— Problem to solve —
Reproduce the records starting at the line that contains "genus: Equus" and running to the last line, exactly and in full.

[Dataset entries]
━━━━━━━━

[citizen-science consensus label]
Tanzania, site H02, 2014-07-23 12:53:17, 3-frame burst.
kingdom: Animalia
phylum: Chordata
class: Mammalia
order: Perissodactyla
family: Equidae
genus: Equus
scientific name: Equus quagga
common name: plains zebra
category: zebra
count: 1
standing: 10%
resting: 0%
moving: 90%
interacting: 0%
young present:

━━━━━━━━

— Reply to the exercise —
genus: Equus
scientific name: Equus quagga
common name: plains zebra
category: zebra
count: 1
standing: 10%
resting: 0%
moving: 90%
interacting: 0%
young present:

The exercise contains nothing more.